I bring all this up because it seems to me that what is really at issue is not merely getting people to follow the rules of the game. That would help, of course, but the problem is bigger than that-it is about changing the rules.

Let’s think about this in terms of the things that keep me up at night, pinning the conversation to one of the most significant contributors to the climate change problem and its injustices: the international oil industry.

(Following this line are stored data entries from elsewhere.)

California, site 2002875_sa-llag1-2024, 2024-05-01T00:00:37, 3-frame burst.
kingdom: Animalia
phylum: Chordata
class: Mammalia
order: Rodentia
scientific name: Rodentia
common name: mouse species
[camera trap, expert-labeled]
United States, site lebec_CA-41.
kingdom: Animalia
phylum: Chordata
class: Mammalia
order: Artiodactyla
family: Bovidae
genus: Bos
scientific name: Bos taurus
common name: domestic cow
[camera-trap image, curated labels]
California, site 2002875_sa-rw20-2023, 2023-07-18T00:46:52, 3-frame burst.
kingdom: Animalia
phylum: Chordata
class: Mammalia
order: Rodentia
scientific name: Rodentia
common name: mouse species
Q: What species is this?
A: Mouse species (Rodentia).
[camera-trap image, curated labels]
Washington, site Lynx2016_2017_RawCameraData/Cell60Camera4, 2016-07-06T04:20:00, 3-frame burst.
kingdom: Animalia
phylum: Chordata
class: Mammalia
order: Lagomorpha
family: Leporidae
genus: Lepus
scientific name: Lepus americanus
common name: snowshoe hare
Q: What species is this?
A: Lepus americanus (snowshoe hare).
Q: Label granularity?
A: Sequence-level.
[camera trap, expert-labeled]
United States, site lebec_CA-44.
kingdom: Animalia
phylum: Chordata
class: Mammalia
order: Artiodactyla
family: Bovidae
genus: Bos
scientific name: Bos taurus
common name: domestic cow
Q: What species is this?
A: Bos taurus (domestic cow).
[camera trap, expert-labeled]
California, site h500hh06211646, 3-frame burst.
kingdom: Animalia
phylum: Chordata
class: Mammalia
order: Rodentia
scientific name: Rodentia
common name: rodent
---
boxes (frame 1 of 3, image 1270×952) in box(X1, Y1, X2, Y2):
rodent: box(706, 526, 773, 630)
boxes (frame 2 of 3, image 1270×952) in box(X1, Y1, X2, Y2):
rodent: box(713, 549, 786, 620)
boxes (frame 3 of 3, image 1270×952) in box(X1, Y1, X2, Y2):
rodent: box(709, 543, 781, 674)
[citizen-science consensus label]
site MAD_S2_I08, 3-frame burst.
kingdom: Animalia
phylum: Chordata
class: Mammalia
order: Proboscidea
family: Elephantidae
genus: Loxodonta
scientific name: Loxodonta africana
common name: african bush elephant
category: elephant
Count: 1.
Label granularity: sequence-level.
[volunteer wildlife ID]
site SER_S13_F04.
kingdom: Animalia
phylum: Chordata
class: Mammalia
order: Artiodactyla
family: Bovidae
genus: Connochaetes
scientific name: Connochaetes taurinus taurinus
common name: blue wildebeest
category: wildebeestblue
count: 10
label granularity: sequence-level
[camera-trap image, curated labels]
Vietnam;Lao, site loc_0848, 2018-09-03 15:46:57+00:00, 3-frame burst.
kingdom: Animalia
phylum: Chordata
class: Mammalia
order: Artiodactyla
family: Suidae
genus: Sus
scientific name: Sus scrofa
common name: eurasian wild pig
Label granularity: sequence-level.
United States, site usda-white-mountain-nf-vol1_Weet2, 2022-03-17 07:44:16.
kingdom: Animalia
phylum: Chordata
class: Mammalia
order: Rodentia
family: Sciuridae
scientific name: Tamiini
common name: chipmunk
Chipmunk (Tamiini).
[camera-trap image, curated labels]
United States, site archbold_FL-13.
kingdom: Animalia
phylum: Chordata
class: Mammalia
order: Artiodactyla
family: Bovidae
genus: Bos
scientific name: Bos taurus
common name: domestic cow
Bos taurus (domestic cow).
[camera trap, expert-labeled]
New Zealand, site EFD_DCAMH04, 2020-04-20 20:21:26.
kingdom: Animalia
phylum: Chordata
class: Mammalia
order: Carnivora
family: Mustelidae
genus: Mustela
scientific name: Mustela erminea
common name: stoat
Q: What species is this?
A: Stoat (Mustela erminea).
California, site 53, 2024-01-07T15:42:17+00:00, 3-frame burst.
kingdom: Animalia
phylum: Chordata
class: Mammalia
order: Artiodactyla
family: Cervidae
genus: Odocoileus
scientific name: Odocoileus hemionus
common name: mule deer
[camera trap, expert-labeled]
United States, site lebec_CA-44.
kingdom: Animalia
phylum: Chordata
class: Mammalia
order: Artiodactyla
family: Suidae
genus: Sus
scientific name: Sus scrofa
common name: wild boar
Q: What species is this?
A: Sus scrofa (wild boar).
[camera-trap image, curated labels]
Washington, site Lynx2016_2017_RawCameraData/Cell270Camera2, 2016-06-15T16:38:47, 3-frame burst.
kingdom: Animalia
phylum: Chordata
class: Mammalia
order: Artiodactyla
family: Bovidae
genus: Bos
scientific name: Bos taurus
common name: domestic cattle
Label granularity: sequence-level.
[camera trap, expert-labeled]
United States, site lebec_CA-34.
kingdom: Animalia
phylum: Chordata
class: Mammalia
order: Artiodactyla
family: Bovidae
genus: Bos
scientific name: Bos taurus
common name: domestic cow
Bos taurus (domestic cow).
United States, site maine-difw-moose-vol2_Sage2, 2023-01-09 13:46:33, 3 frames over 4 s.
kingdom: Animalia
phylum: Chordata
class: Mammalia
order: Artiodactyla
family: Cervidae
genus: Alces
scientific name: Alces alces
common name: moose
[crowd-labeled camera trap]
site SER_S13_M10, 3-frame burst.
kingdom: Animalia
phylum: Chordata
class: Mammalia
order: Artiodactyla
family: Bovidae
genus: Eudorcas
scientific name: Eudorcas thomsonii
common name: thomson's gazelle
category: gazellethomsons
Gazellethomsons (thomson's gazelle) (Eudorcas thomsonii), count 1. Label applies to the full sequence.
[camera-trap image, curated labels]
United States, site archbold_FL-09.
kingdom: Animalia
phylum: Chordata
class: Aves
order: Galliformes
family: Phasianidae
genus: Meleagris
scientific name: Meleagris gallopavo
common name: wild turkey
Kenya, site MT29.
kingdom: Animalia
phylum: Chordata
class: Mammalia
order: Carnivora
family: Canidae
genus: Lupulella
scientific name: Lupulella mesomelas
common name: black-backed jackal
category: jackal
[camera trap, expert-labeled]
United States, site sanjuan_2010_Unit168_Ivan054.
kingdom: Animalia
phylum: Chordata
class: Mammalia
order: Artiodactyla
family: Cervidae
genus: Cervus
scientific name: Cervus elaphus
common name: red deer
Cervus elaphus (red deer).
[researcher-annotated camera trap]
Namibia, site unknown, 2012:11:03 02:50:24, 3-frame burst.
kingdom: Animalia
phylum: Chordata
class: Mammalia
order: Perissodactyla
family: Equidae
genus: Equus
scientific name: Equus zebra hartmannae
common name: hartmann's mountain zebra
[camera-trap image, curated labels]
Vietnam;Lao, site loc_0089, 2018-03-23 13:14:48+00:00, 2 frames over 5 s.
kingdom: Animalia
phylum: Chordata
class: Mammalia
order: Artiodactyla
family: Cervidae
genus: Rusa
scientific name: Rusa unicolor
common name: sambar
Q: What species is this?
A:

Presumably, if you are reading this, you are already skeptical of the petroleum complex’s self-presentation as green, community-oriented, wealth distributors. They are none of these things. Their crimes are legion. These same corporations have said nothing as Saudi Arabia’s bloated monarchy has turned deaf ears on the plight of their own Shia minority-who happen to live in parts of the country rich in oil. Texaco-Chevron gave Francisco Franco, the fascist dictator of Spain for thirty years, oil on credit to get his murderous armies across the Strait of Gibraltar-and when Franklin Roosevelt protested the violation of the American embargo on Spain, the company funneled millions more dollars through fascist Italy. Shell lent their helicopters to the Nigerian military to riddle government opposition with bullets. And now the majors (the largest oil companies) have been rewarded for their impatient wait with bargain-basement oil contracts in what is left of what was once Iraq.

This is the contemporary oil industry. Nothing more, nothing less. And if we are to limit the ravages of climate change, we have little choice but to confront it. That means redefining what democracy is, or at least what the current rules describe it to be. Both the federal and BC provincial governments are entirely complicit with the oil industry, and the common efforts to open up the Sacred Headwaters to Shell against all legal and moral obligations, to stuff Enbridge’s Gateway pipeline down our collective throats, to continue the silent but vast flow of subsidies to oil and gas exploration in the province’s north. None of which is to even mention their gutless-ness in the face of looming possibility of the end of the tanker moratorium on the BC coast. The carbon tax, however you feel about it, is nothing in the face of all this.

In other words, it is time someone-in this case both government and the corporations themselves-was called to account, in Alberta, in BC, and elsewhere. Neither Campbell, Harper, nor Shell are dealing in some petty commodity we can safely look past-they are trading on, and ignoring, the future of the planet, and of any semblance of popular participation we might have in what it will look like a century from now.

Which is to say that the efforts of Dogwood, and many other groups in BC, Canada, and around the world, are both environmental and social justice-democracy efforts, all of which can usefully dig in at this intersection of corporate power, environmental destruction, and resulting political economic impunity. There are lots of places to begin. Frustration is tempting, but it is not the best one. Rage is a lot better, of course, but on its own it’s not enough. I am far from the first one to suggest it, but speaking up is a pretty good place to start. Like speaking up in support of the tanker moratorium, about getting Shell and Enbridge out of communities and a province where they are not wanted. If nothing else, these campaigns are part of a much longer-term effort to retake control of where we live, locally and regionally. Stopping the oil industry’s predations would be worth something even if it were only the control issue that was at stake. And it would be enough to keep me up at night, too. Celebrating.